Poetry, chapbook, 28 pages, from Bottlecap Features.
This poetry chapbook represents a project on healing the collective, particularly from humanity’s existential angst, through the individual. I entitle it The Recognition of Movement since movement is critical for humanity’s growth and development, and ultimately its evolution—both individually and collectively. The poems comprising it focus on utilizing movement conscientiously as a force for the spirited healing of our individual and collective angst—for to become immobile is to perish.
In addition, the chapbook’s title was inspired by the essay, “Reading as Prowling, Book as Cage.” Its author, Tate Shaw, explains how we engage with books where the only movement is through language. In one part, Shaw renders a tigress’ true essence as “No single, individual cell…[rather] the recognition of movement is her essence” (128). I resonate deeply with this idea because it captures the true essence of the message I hope to convey through these poems: the ultimate sign of life is the recognition of movement. For the ultimate goal of life is movement since we must evolve to heal and live life, to keep moving and to keep growing. Poetry’s true aim, then, is to accomplish such a recognition, whether through focusing on personal narrative to reach the collective or vice versa.

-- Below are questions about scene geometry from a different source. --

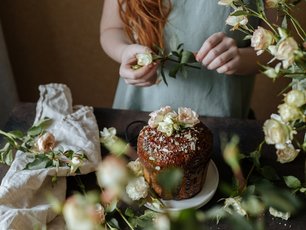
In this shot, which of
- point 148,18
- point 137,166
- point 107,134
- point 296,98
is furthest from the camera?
point 148,18

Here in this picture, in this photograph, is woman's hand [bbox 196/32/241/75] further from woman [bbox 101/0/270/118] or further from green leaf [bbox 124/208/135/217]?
green leaf [bbox 124/208/135/217]

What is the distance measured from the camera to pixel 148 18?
3.05 feet

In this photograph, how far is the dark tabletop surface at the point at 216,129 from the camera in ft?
2.46

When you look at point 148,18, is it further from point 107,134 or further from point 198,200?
point 198,200

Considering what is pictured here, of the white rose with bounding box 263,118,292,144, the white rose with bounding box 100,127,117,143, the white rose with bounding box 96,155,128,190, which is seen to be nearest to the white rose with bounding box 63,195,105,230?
the white rose with bounding box 96,155,128,190

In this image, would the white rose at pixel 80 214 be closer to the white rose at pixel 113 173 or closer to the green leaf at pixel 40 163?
the white rose at pixel 113 173

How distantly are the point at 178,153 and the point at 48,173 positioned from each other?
0.67ft

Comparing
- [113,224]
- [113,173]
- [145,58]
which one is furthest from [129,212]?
[113,173]

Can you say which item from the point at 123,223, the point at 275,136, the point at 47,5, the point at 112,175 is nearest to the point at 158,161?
the point at 123,223

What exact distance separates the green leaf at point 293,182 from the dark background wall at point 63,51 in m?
0.73

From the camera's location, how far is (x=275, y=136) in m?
0.47

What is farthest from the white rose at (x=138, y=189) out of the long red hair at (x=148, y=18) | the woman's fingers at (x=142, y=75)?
the long red hair at (x=148, y=18)

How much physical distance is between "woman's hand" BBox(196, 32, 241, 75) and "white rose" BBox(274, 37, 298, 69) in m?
0.33

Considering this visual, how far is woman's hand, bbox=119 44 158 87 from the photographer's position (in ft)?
2.72
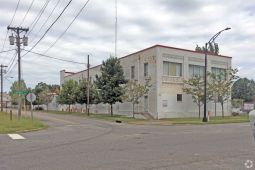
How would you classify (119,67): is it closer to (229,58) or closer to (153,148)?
(229,58)

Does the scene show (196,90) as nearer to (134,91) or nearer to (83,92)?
(134,91)

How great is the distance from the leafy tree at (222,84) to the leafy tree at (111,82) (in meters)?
11.2

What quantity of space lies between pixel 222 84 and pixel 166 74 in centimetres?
689

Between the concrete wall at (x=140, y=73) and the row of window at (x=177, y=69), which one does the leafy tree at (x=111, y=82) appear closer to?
the concrete wall at (x=140, y=73)

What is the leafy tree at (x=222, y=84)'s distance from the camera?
4573cm

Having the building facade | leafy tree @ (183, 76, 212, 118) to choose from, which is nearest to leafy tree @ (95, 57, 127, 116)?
the building facade

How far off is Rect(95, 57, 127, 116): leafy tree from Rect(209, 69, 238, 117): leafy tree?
1119 centimetres

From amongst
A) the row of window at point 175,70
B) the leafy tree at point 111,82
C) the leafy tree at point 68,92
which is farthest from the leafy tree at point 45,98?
the row of window at point 175,70

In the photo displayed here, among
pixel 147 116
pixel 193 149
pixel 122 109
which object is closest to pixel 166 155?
pixel 193 149

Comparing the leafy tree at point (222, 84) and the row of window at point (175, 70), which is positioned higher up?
the row of window at point (175, 70)

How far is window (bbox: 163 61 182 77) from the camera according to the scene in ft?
151

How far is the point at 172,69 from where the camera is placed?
1833 inches

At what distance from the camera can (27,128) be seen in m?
25.4

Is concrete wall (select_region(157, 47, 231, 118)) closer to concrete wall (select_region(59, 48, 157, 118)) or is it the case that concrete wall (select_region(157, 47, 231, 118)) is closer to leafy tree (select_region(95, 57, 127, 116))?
concrete wall (select_region(59, 48, 157, 118))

Margaret Marcum lives in Texas with her cats, Angel Clare, Alice, Adam, and Mazzy. She recently graduated from the MFA program in creative writing at Florida Atlantic University. Her poems have appeared in Amethyst Review, Barzakh Magazine, Coffin Bell Journal, NonBinary Review, Scapegoat Review, The Islandia Journal, October Hill Magazine, Writing in a Woman’s Voice, and Children, Churches, and Daddies, among others.